Q. Can I use LED Greenies with other light types?
A. Hopefully you aren't sharing light field of the LED Greenie and a non LED light. The LED light field is unique, and its effect on your ability to see and capture shrimp is compromised if you mix light fields. Also your ability to spot deep runners is compromised by mixing light fields. Because the LED light field is flat, you'll think the brightness is not as high as it would be with a flouro Greenie. This is an illusion looking down, as the cloudy water doesn't light up much between you and the LED position. Takes a little getting used to - seconds - as the light below reveals the bugs, leaves, weeds floating thru this un illuminated zone. The effect is pronounced, as other LED users have already discovered.
Q. Why aren't shrimp and fish spooked by the LED Greenie, like other type lights?
A, The LED Greenie Light pattern is unique compared to other type of lights. The LED Greenie light pattern is essentially a fat disk of light, radiating most of its light below the water surface in a circular disk. The shrimp and fish aren't really illuminated much. You see them as dark shadows as they swim between you and the light disk below them. Their natural reaction is this zone is safe compared to what's below them. It's not. The darkened zone reveals them to you with a very distinct, easily defined profile. Even in deeper waters.
On the other hand, all other light types radiate a spherical or oval (flattened spherical) light patter, reflecting off all objects floating through the light field. By objects, that incluses planktom. mud, weeks, debris, everything that floats. It's all illuminated. Your problem is getting the brain to process all this information so that you can distinguis what you want to catch out of this brightly illuminated, foggy appearing water that has little contrast between objects floating by.
Q. Why do I see shrimp and fish actually swim toward the LED Greenie?
A. The inherent LED light has a limited viewing angle that is a detriment to room lighting, where you want to see everything in the room. The LED Greenie takes advantage of this inherent limitation by arranging the LEDs in a circular pattern to brightly illuminate a disk of light. There is actually no light generated directly above and below the disk axis. As you move away from this dark axis area parallel to the disk axis the illumination increases. This creates a cone/funnel shaped area of darkness starting with bottom of the funnel at the top of teh LED Greenie light. How large is this funnel? That depends on how deep the light is below the water surface. For all practical purposes, the width of the funnel is just slightly larger than the distance from the surface to the light. If the light is 5 foot below the surface, the funnel shaped dark zone is just slightly larger than 5 feet in diameter. Lower the light some more, and the dark zone gets larger. This is the primary kill zone that shrimp will try to seek out as the float into the light disk area.

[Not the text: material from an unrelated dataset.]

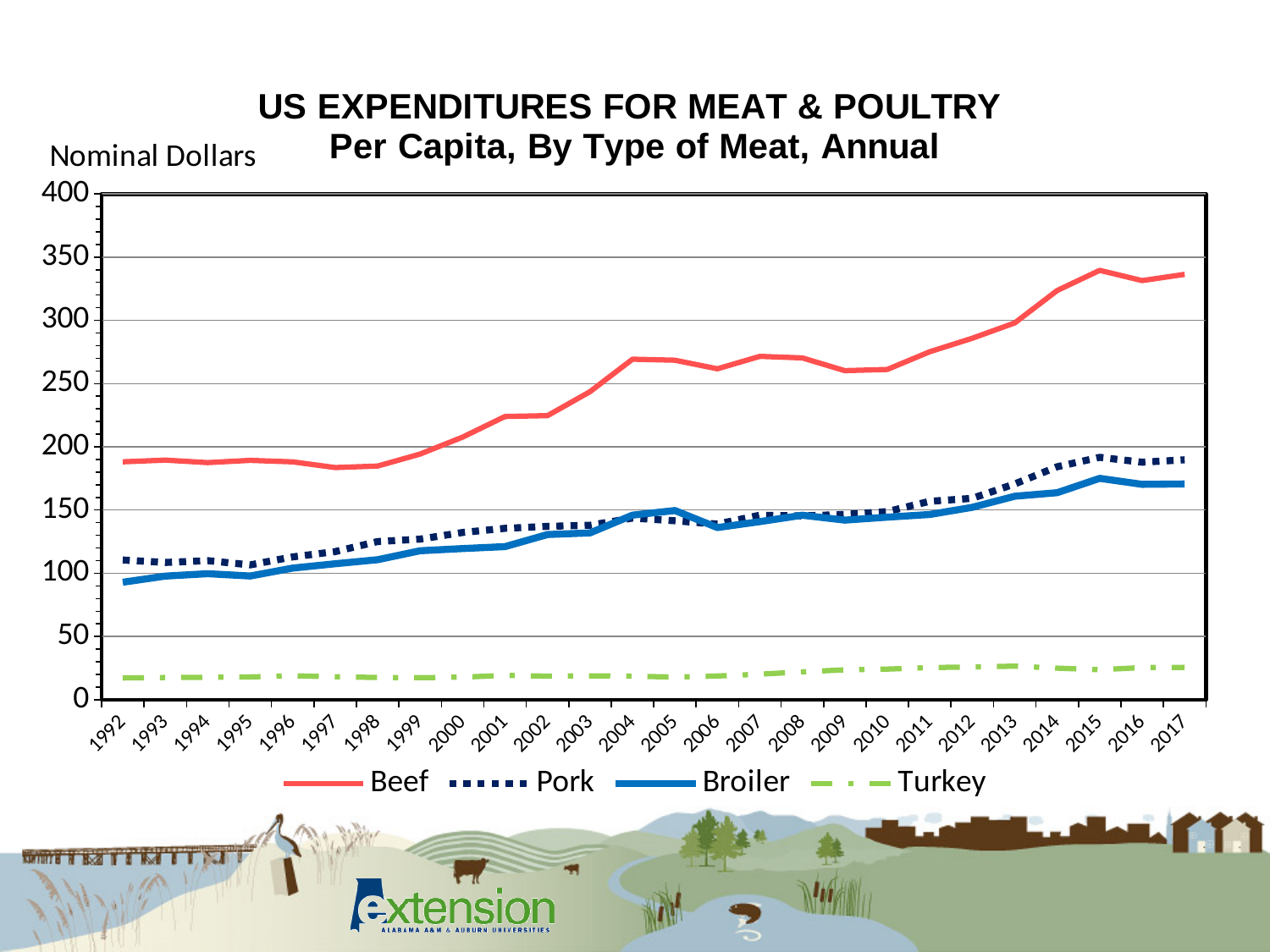
Is the value for Pork in 2017 greater or less than 150? greater Is the value for Beef in 2015 greater or less than 300? greater Is the value for Turkey in 2017 greater or less than 50? less How many years are plotted along the x axis? 26 Which type of meat has the lowest per capita expenditure across the whole period? Turkey Does the Beef line generally rise or fall from 1992 to 2017? rise What kind of chart is shown on the slide? line chart What unit label is shown above the y axis? Nominal Dollars How many series does the legend list? 4 Which type of meat has the highest per capita expenditure in 2017? Beef Which is larger in 2017, the value for Pork or the value for Broiler? Pork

Q. Will I catch more shrimp with the LED Greenie?
A. Absolutely. If the shrimp are there, you will be able to see and catch more of them than with any other type of shrimp light. That is what LED Greenie users are actually reporting. Better contrast and the ability to spot shrimp deeper in the water than they could do before switching to LED Greenie type lights. Reasons explained in other FAQ.
Q. Can the LED greenie be deployed horizontally/parallel to the bottom?
A. you can, but you would look at the edge of a disk of light, Like a coin shaped pattern. Not catch any shrimp to speak of with this arrangement. Deploy the LED Greenie vertially.
Q. Other light types have a hot spot of light. Why does the LED Greenie have no real hot spot?
A. You are looking into the funnel shaped natural dark zone of the LED Greenie. This dark zone will get brighter if the LED Greenie is tilted more than approximately 30 degrees from the vertical position. When you pull the light out of the eater at the end of the session, you'll tilt the light more than 30 degrees. It can be temporarily blinding under this condition. This transition zone between dim and bright light is fairy abrupt, but it's normal.
Q. Does the LED Greenie work out of the eater without failure?
A. Yes. The G-51 model is the brightest model, and can be used for hours out of the water, with only a slight warming to the touch, never hot.
Q. What size battery do I use?
A. The smaller case size 24 marine battery is typically rated at 85 amp-hrs. Typically, you should not discharge to less than 50% of rated capacity if you want the longest number of charge/discharge cycles of the battery. With this condition, you can run 1 LED Greenie for 42 hours, 2 LED Greenies for 21 hours, $ LED Greenies for 10 hours, and still have lots of reserve battery power left over .
Want a smaller battery for only 1 or 2 LED Greenies? There is an advanced glass mat type battery (AGM), commonly called Gel Cell, that is widely produced by several suppliers, tha are 12 volt 35 amp-hr capacity. Ideal for pier or bridge dippers. This battery can sit in the bottom of a 5 gal bucket and weighs just 25 pounds. It will run 1 G-51 LED Greenie for 17hours and 2 for 8 hours and discharge the battery to about 50%. Google search for "12350 battery" without the quotation marks.